Topline in FY18 registered a near 56 percent rise. This was largely attributable to a rise in volumes that grew from 1,153,974 sqm in FY17 to 1,787,551 sqm in FY18. Production cost fell from nearly 93 percent in FY17 to 84 percent in FY18, significantly raising gross margin to almost 16 percent for the year. This trickled down to the bottomline as well with an additional Rs 21 million coming in through other income. The latter was sourced from liabilities written back of almost Rs 19 million. Thus, net margin was recorded at 11.4 percent for the year.

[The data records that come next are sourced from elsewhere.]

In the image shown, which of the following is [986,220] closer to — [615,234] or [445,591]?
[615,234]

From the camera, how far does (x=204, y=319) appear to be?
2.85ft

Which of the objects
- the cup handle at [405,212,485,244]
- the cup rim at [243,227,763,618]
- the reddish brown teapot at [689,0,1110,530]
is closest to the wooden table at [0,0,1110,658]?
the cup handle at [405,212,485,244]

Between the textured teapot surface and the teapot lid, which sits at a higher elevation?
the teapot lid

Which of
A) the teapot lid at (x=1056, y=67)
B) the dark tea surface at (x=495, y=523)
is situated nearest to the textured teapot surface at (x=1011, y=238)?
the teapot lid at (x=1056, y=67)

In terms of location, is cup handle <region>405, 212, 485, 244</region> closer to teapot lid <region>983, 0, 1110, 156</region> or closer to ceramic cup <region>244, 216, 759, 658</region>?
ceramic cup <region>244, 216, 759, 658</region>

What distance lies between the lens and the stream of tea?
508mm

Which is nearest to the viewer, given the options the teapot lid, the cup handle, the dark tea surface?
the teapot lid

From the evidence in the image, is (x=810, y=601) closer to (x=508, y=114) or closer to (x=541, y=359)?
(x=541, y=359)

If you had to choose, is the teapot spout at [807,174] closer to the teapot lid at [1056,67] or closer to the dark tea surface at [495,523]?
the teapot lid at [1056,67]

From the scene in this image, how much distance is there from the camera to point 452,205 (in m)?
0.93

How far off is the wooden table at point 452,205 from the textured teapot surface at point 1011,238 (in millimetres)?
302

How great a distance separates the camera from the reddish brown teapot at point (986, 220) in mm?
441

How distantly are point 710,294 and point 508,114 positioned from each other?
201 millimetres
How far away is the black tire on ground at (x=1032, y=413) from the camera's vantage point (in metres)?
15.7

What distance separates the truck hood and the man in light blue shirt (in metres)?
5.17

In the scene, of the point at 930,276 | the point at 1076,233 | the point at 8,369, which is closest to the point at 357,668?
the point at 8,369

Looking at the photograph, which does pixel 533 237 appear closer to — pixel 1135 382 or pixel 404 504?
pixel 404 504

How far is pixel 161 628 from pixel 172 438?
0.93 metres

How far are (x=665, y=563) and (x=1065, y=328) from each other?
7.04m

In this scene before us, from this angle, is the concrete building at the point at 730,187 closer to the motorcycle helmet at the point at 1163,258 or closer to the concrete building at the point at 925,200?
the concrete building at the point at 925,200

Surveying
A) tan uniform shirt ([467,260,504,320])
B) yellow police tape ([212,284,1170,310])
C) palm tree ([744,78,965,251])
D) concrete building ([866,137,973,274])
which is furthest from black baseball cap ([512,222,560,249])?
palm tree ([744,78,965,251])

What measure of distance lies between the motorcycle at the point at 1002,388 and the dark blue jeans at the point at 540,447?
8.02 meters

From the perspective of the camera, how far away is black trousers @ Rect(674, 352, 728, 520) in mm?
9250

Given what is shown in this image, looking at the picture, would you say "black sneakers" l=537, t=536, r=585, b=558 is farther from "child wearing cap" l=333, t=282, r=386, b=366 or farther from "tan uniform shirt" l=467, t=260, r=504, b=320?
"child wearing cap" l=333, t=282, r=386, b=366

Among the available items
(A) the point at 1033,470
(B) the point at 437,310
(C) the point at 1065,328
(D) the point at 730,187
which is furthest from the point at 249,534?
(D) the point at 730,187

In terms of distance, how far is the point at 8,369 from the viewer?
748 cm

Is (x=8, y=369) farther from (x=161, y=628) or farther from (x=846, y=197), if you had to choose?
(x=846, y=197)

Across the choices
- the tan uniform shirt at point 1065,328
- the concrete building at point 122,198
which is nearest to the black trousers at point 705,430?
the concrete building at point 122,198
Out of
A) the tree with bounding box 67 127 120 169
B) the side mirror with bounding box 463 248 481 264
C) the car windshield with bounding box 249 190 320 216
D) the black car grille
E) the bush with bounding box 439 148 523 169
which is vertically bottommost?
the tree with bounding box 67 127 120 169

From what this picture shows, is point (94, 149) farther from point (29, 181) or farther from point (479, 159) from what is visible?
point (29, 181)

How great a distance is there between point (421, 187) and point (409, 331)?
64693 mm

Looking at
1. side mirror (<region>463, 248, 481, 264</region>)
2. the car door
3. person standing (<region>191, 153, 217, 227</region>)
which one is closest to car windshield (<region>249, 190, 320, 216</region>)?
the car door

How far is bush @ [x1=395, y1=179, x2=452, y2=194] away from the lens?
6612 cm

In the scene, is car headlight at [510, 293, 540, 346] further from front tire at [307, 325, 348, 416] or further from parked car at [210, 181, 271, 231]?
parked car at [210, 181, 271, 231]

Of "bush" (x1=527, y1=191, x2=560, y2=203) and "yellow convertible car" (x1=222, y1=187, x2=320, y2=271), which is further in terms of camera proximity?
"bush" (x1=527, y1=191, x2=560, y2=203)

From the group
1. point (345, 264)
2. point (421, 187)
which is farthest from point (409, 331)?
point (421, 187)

Revenue in FY19 continued to climb as it grew by 17.6 percent. This was again attributed to an improvement in sales volumes. Production cost, on the other hand, jumped to 97.8 percent due to “heavy consumption of LPG to cater to the issue of gas load shedding”. In addition, the increase in gas tariff and currency devaluation led to an overall increase in cost of sales. As a result, gross margin fell to 2 percent. With other expenses incurred, and finance expense also making a larger share in revenue due to the increase in interest rates, the company incurred a loss after a period of five years, of Rs 88 million.

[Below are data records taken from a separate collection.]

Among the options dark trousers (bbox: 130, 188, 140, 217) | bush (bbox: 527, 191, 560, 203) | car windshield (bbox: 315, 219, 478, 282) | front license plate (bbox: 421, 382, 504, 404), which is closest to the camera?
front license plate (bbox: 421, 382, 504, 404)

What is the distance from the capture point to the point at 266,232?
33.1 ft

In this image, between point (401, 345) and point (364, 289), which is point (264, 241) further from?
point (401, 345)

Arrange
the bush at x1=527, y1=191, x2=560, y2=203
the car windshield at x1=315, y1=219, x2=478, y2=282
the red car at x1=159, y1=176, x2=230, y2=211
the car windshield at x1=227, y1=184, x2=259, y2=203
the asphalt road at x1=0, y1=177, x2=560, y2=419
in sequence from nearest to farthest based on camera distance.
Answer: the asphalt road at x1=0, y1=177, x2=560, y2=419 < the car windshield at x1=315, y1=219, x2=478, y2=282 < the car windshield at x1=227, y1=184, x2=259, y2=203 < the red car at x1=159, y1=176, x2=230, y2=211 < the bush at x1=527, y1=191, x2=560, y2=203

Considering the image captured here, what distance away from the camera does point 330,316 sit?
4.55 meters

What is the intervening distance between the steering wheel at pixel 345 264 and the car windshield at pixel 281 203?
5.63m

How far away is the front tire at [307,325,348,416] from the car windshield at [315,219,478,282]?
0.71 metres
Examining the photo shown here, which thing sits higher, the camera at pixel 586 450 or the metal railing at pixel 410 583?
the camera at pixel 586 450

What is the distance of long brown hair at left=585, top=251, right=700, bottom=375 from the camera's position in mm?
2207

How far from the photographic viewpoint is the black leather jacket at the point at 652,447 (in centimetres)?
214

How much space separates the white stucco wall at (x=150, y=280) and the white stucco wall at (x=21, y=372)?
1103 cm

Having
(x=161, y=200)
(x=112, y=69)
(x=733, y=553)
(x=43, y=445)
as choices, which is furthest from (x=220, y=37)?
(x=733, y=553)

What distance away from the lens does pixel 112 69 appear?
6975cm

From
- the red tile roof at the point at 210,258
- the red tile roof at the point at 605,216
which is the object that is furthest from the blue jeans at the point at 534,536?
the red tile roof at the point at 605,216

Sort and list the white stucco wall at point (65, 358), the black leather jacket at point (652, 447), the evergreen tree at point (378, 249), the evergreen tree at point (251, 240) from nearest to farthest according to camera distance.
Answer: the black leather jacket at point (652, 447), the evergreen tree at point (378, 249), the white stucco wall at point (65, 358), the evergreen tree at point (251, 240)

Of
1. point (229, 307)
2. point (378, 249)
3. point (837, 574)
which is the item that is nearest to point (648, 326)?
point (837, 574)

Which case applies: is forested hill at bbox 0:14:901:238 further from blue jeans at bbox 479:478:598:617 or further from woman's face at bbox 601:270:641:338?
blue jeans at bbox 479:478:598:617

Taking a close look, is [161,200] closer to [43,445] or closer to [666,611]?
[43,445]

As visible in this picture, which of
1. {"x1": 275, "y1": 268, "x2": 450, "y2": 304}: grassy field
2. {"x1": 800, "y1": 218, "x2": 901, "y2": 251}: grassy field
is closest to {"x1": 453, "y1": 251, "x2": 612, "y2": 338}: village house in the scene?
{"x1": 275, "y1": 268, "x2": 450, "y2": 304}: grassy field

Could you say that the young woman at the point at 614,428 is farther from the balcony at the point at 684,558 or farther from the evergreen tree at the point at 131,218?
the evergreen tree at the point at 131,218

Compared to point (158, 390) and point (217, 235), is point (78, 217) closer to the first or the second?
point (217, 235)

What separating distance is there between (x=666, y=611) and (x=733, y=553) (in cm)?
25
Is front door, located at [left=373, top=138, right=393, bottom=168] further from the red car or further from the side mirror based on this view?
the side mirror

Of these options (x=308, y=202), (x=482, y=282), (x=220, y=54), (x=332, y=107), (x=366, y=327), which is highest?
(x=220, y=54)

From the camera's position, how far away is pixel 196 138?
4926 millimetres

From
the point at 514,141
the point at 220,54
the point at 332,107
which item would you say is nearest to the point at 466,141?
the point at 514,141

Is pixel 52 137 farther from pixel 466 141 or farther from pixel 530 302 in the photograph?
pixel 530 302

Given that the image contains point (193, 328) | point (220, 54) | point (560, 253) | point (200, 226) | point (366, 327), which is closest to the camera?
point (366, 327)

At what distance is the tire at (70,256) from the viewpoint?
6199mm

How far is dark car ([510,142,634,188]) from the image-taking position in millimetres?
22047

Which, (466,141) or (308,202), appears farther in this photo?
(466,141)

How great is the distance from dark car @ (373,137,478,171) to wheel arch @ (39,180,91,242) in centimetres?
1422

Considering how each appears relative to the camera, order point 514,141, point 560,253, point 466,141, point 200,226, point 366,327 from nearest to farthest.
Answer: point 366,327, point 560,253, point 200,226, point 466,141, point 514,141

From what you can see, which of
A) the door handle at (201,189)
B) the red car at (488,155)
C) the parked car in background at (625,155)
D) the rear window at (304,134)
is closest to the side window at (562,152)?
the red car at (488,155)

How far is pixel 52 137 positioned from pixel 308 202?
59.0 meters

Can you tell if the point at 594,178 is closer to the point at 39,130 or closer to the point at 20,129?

The company remained on its growth trajectory in FY20 despite the outbreak of Covid-19 that had an adverse impact on the economy at large. Revenue registered a 42.6 percent increase, clocking in at over Rs 1 billion, due to an improvement in sales volumes, as well as selling price. During the year, the company managed to curtail its costs, as production cost was recorded at almost 90 percent of revenue. Therefore, gross margin improved to 10 percent. With little changes in other elements, this also trickled down to the bottomline; thus, net margin was recorded at nearly 6.4 percent for the year.
The company witnessed an unparalleled growth in revenue during FY21; it more than doubled year on year, crossing Rs 2.8 billion. This was attributed to a rise in construction activity that generated demand for the company’s products. With a marginal incline in production cost as a share in revenue, gross margin reduced slightly to 9.6 percent. This also trickled down to the operating margin. But with a decrease in finance expense due to lower interest rates, net margin improved marginally to 6.4 percent.

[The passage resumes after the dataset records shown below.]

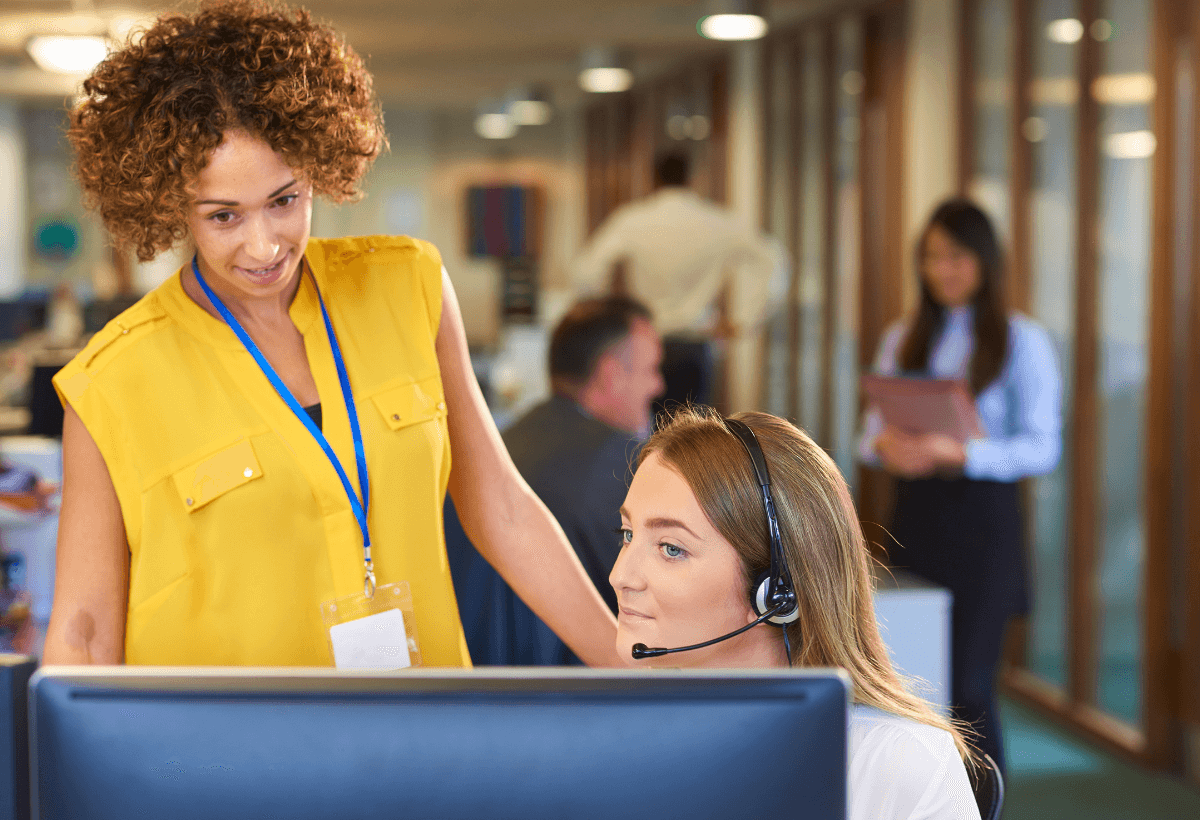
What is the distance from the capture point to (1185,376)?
12.1 feet

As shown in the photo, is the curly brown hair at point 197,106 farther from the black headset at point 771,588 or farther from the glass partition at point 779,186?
the glass partition at point 779,186

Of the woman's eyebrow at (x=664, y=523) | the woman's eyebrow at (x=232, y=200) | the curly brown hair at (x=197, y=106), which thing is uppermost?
the curly brown hair at (x=197, y=106)

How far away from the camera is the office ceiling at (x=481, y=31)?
23.3 ft

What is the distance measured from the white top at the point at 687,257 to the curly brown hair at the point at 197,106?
4.44 m

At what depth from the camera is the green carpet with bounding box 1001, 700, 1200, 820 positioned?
3508 mm

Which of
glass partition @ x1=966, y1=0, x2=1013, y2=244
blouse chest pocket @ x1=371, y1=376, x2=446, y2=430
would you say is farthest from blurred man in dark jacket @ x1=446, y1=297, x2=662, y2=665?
glass partition @ x1=966, y1=0, x2=1013, y2=244

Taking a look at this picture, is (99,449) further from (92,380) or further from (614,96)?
(614,96)

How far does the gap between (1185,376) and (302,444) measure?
3202 millimetres

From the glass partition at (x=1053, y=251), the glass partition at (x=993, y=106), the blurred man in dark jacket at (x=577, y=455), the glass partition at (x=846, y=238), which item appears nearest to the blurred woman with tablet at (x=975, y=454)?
the blurred man in dark jacket at (x=577, y=455)

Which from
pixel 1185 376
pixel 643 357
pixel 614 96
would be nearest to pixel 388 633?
pixel 643 357

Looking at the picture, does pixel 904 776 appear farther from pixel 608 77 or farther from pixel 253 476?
pixel 608 77

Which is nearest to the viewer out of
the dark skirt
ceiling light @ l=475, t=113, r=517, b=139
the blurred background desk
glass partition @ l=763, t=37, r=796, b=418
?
the blurred background desk

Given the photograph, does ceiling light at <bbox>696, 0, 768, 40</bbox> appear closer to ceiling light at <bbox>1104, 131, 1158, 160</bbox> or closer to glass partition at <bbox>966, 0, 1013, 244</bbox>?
glass partition at <bbox>966, 0, 1013, 244</bbox>

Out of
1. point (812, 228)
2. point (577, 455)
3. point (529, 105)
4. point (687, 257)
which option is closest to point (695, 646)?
point (577, 455)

Quarterly results and future outlook
Revenue in the first quarter of FY22 was higher by 44.6 percent due to an improvement in sales volumes. The company sold 1,195,930 sqm in 1QFY22 versus 900,230 sqm in 1QFY21, registering a growth of almost 33 percent. Production costs were also notably lower year on year at 87 percent of revenue, compared to 1QFY21 when costs made over 91 percent of revenue. This resulted in a marked improvement in profitability as net margin stood at 5.4 percent for the period, compared to 8.75 percent in the same period last year.
While the company continues to attempt to reduce costs and maximise profitability, it has also acquired a land off-CPEC highway which is planned to be used to set up a large ceramic factory in the future.